_Text shown:_
════════════════════
Pro-life groups and disability advocates are aghast after a prominent medical body told parliament that severely ill or malformed infants should have access to euthanasia. They say it is indistinguishable from infanticide.
“The concept of euthanizing infants, also known as infanticide, is very different than killing competent adults by euthanasia,” Alex Schadenberg, executive director of the London, Ontario-based Euthanasia Prevention Coalition, told CNA Oct. 12. “Infants are unable to ask to be killed and they are unable to consent to their death.”
Dr. Louis Roy, from the Collège des médecins du Québec, or Quebec College of Physicians, on Oct. 7 addressed the House of Commons’ Special Joint Committee on Medical Assistance in Dying, The National Post reports. Roy said medical assistance in dying, which includes both euthanasia and assisted suicide, can be appropriate for infants born with “severe malformations” and “grave and severe symptoms” where their “prospect of survival is null, so to speak.”
The Collège des médecins du Québec licenses medical professionals and sets other medical standards in Canada's largest province.
Inclusion Canada, an advocacy group for people with disabilities, said it was alarmed by the comments.
════════════════════
_Record excerpts:_
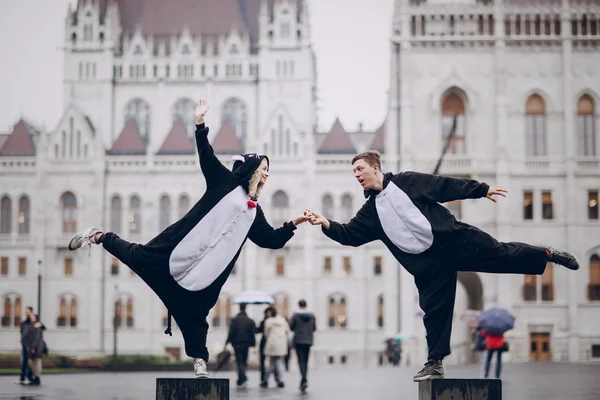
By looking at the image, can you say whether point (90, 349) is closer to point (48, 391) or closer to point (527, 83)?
point (527, 83)

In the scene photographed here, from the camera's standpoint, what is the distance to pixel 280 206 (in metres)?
61.1

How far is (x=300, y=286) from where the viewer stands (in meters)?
60.8

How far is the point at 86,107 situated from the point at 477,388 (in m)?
71.3

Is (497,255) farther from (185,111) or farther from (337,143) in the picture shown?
(185,111)

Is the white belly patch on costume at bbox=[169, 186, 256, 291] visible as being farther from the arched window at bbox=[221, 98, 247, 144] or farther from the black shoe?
the arched window at bbox=[221, 98, 247, 144]

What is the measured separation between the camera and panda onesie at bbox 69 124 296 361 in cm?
1042

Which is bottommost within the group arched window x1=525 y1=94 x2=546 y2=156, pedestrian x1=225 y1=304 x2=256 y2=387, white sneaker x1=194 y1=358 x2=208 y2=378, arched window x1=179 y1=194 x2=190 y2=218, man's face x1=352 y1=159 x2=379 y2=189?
pedestrian x1=225 y1=304 x2=256 y2=387

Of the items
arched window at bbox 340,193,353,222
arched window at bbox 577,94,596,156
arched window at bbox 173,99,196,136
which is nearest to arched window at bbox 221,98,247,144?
arched window at bbox 173,99,196,136

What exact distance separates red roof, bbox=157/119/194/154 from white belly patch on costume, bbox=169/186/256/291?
178ft

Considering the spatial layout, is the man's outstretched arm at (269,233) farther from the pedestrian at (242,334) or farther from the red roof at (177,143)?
→ the red roof at (177,143)

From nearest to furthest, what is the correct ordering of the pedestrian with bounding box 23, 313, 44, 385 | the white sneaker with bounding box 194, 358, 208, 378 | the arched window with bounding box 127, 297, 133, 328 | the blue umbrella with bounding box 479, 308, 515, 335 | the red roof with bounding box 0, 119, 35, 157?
the white sneaker with bounding box 194, 358, 208, 378 → the blue umbrella with bounding box 479, 308, 515, 335 → the pedestrian with bounding box 23, 313, 44, 385 → the arched window with bounding box 127, 297, 133, 328 → the red roof with bounding box 0, 119, 35, 157

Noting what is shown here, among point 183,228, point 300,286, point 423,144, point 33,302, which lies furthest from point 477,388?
point 33,302

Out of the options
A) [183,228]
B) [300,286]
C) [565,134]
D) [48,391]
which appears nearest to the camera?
[183,228]

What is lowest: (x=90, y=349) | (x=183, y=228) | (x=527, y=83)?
(x=90, y=349)
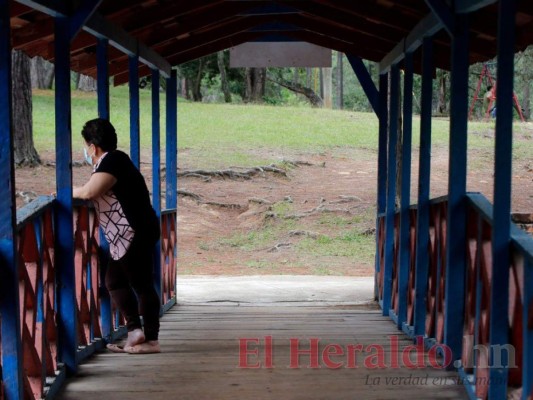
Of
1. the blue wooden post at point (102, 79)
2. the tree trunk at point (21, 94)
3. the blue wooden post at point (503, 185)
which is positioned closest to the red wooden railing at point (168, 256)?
the blue wooden post at point (102, 79)

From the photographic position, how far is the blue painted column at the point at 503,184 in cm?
402

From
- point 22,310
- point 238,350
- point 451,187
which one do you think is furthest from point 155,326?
point 451,187

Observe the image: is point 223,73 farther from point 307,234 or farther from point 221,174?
point 307,234

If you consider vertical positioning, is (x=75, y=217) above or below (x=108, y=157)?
below

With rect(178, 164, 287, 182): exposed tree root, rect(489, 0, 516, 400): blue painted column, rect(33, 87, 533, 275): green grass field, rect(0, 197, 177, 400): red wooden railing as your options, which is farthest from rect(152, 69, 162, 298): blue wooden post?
rect(178, 164, 287, 182): exposed tree root

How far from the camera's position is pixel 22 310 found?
430 centimetres

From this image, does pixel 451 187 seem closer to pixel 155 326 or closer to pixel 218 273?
pixel 155 326

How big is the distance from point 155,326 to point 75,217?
970 millimetres

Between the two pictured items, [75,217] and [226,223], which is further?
[226,223]

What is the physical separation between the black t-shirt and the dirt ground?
799cm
════════════════════
_Questions:_
• a. According to the article on infant euthanasia, on what date did Dr. Louis Roy address the House of Commons' Special Joint Committee on Medical Assistance in Dying?
• b. Reproduce the article on infant euthanasia from "Dr. Louis Roy, from" to "Canada's largest province.".
• c. Rewrite the paragraph of the article on infant euthanasia that begins "Dr. Louis Roy, from the Collège des médecins du Québec" in a shorter form, keeping its main facts.
The items aren't needed for this work.

_Responses by task:_
• a. Oct. 7

• b.
Dr. Louis Roy, from the Collège des médecins du Québec, or Quebec College of Physicians, on Oct. 7 addressed the House of Commons’ Special Joint Committee on Medical Assistance in Dying, The National Post reports. Roy said medical assistance in dying, which includes both euthanasia and assisted suicide, can be appropriate for infants born with “severe malformations” and “grave and severe symptoms” where their “prospect of survival is null, so to speak.”
The Collège des médecins du Québec licenses medical professionals and sets other medical standards in Canada's largest province.

• c. On Oct. 7, Dr. Louis Roy of the Collège des médecins du Québec told the House of Commons' Special Joint Committee on Medical Assistance in Dying that medical assistance in dying, including euthanasia and assisted suicide, can be appropriate for infants with severe malformations and grave symptoms whose prospect of survival is essentially null. The National Post reported his remarks.